[start]

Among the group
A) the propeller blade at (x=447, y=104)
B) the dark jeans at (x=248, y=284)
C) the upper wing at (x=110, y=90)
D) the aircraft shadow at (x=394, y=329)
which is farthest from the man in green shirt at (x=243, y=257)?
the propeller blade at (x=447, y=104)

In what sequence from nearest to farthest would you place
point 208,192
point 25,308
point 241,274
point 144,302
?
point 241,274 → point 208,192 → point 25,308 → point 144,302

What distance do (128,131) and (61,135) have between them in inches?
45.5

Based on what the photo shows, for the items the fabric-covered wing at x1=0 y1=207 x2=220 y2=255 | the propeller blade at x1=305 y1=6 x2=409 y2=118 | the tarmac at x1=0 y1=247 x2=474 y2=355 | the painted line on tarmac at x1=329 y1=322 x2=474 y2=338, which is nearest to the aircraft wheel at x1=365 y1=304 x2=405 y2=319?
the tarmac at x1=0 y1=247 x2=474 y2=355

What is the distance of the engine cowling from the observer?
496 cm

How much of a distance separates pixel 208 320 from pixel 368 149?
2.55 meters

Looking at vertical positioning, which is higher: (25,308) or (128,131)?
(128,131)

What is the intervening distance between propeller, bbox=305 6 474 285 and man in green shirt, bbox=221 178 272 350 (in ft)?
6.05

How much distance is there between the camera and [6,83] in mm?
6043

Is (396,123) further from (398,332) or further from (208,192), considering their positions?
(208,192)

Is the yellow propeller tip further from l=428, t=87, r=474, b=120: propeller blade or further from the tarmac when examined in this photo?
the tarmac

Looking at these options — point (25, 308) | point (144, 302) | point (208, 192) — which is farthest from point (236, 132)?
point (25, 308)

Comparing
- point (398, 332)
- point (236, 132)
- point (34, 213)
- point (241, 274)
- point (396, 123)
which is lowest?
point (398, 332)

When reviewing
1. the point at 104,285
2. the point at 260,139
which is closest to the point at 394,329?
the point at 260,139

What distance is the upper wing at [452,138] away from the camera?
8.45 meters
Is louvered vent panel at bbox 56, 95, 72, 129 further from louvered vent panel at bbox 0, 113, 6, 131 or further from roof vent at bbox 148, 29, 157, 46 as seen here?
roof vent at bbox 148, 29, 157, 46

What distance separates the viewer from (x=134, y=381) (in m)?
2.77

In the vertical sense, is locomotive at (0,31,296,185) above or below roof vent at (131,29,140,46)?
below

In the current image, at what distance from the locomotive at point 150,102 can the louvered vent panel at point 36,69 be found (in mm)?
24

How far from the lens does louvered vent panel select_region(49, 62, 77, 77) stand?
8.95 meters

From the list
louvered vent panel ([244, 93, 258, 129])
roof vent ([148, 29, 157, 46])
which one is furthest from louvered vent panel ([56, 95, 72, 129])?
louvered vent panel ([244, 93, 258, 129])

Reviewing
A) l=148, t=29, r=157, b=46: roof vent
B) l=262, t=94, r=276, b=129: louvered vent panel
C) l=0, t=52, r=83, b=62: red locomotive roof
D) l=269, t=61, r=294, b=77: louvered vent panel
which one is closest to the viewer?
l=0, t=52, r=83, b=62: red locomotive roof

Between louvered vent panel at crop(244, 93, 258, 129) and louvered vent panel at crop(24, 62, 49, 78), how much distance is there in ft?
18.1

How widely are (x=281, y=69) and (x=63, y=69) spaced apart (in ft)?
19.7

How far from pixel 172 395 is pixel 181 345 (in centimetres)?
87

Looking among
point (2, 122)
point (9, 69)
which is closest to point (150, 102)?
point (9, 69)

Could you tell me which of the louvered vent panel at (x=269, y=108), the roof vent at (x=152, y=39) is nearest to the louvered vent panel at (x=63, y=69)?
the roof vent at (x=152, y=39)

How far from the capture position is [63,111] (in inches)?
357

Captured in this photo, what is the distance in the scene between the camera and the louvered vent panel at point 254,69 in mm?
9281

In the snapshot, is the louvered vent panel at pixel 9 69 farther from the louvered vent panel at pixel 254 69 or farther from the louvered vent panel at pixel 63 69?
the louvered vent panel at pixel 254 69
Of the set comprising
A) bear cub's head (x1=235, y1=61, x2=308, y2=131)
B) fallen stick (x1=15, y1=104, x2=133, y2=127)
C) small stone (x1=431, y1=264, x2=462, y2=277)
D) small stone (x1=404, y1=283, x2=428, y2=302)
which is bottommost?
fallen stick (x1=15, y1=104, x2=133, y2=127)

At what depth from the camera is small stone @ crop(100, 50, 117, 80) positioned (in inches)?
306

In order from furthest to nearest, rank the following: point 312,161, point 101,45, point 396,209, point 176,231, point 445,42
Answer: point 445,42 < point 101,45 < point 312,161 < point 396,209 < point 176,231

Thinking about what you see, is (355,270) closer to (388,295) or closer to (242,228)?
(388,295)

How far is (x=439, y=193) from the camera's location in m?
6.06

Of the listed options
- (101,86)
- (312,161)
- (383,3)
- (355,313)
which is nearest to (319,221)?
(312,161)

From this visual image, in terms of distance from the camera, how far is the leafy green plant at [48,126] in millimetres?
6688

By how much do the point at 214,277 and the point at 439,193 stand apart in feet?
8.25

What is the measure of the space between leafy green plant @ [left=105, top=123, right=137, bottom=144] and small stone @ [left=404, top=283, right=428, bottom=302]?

[end]

**PROBLEM:** All of the entries must be written out exactly as they stand.

**SOLUTION TO THE EXERCISE:**
Among the group
A) the propeller blade at (x=447, y=104)
B) the dark jeans at (x=248, y=284)
C) the upper wing at (x=110, y=90)
D) the aircraft shadow at (x=394, y=329)
which is farthest from the man in green shirt at (x=243, y=257)?
the propeller blade at (x=447, y=104)

In what sequence from nearest to farthest would you place
point 208,192
point 25,308
point 241,274
point 144,302
?
point 241,274 → point 208,192 → point 25,308 → point 144,302

What distance do (128,131) and (61,135) have between them in inches?
45.5

Based on what the photo shows, for the items the fabric-covered wing at x1=0 y1=207 x2=220 y2=255 | the propeller blade at x1=305 y1=6 x2=409 y2=118 | the tarmac at x1=0 y1=247 x2=474 y2=355 | the painted line on tarmac at x1=329 y1=322 x2=474 y2=338, which is nearest to the aircraft wheel at x1=365 y1=304 x2=405 y2=319?
the tarmac at x1=0 y1=247 x2=474 y2=355

What is the distance of the engine cowling from the observer?
496 cm

How much of a distance separates pixel 208 320 from pixel 368 149?
2.55 meters

Looking at vertical positioning, which is higher: (25,308) or (128,131)?
(128,131)

What is the intervening distance between propeller, bbox=305 6 474 285 and man in green shirt, bbox=221 178 272 350 (in ft)?
6.05

How much distance is there between the camera and [6,83] in mm?
6043

Is (396,123) further from (398,332) or further from (208,192), considering their positions?
(208,192)

Is the yellow propeller tip further from l=428, t=87, r=474, b=120: propeller blade or further from the tarmac when examined in this photo?
the tarmac

Looking at these options — point (25, 308) | point (144, 302) | point (208, 192) — which is farthest from point (236, 132)?
point (25, 308)

Comparing
- point (398, 332)
- point (236, 132)
- point (34, 213)
- point (241, 274)
- point (396, 123)
which is lowest?
point (398, 332)

When reviewing
1. the point at 104,285
2. the point at 260,139
which is closest to the point at 394,329?
the point at 260,139

What distance is the upper wing at [452,138] away from the camera?
8.45 meters
Is louvered vent panel at bbox 56, 95, 72, 129 further from louvered vent panel at bbox 0, 113, 6, 131 or further from roof vent at bbox 148, 29, 157, 46 as seen here?
roof vent at bbox 148, 29, 157, 46

What distance separates the viewer from (x=134, y=381) (in m)?
2.77

In the vertical sense, is locomotive at (0,31,296,185) above or below roof vent at (131,29,140,46)?
below

In the current image, at what distance from the locomotive at point 150,102 can the louvered vent panel at point 36,69 be found (in mm)?
24

How far from the lens does louvered vent panel select_region(49, 62, 77, 77) stand?
8.95 meters

From the list
louvered vent panel ([244, 93, 258, 129])
roof vent ([148, 29, 157, 46])
which one is furthest from louvered vent panel ([56, 95, 72, 129])?
louvered vent panel ([244, 93, 258, 129])

Reviewing
A) l=148, t=29, r=157, b=46: roof vent
B) l=262, t=94, r=276, b=129: louvered vent panel
C) l=0, t=52, r=83, b=62: red locomotive roof
D) l=269, t=61, r=294, b=77: louvered vent panel
which one is closest to the viewer?
l=0, t=52, r=83, b=62: red locomotive roof

Between louvered vent panel at crop(244, 93, 258, 129) and louvered vent panel at crop(24, 62, 49, 78), how much distance is there in ft?
18.1

How widely are (x=281, y=69) and (x=63, y=69) spaced apart (in ft)?
19.7

How far from pixel 172 395 is pixel 181 345 (in centimetres)?
87

Looking among
point (2, 122)
point (9, 69)
which is closest to point (150, 102)?
point (9, 69)

Could you tell me which of the louvered vent panel at (x=269, y=108), the roof vent at (x=152, y=39) is nearest to the louvered vent panel at (x=63, y=69)?
the roof vent at (x=152, y=39)

How far from the capture position is [63,111] (in inches)?
357

Captured in this photo, what is the distance in the scene between the camera and the louvered vent panel at point 254,69 in mm?
9281

In the snapshot, is the louvered vent panel at pixel 9 69 farther from the louvered vent panel at pixel 254 69 or farther from the louvered vent panel at pixel 63 69?
the louvered vent panel at pixel 254 69
Of the set comprising
A) bear cub's head (x1=235, y1=61, x2=308, y2=131)
B) fallen stick (x1=15, y1=104, x2=133, y2=127)
C) small stone (x1=431, y1=264, x2=462, y2=277)
D) small stone (x1=404, y1=283, x2=428, y2=302)
which is bottommost?
fallen stick (x1=15, y1=104, x2=133, y2=127)

At what depth from the camera is small stone @ crop(100, 50, 117, 80) positioned (in inches)?
306

In order from furthest to nearest, rank the following: point 312,161, point 101,45, point 396,209, point 176,231, point 445,42
Answer: point 445,42 < point 101,45 < point 312,161 < point 396,209 < point 176,231

Thinking about what you see, is (355,270) closer to (388,295) or closer to (242,228)?
(388,295)

How far is (x=439, y=193) from the camera's location in m?
6.06

Of the listed options
- (101,86)
- (312,161)
- (383,3)
- (355,313)
which is nearest to (319,221)?
(312,161)

From this visual image, in terms of distance from the camera, how far is the leafy green plant at [48,126] in millimetres?
6688

By how much do the point at 214,277 and the point at 439,193 stand apart in feet?
8.25

What is the measure of the space between leafy green plant @ [left=105, top=123, right=137, bottom=144] and small stone @ [left=404, top=283, right=428, bottom=302]?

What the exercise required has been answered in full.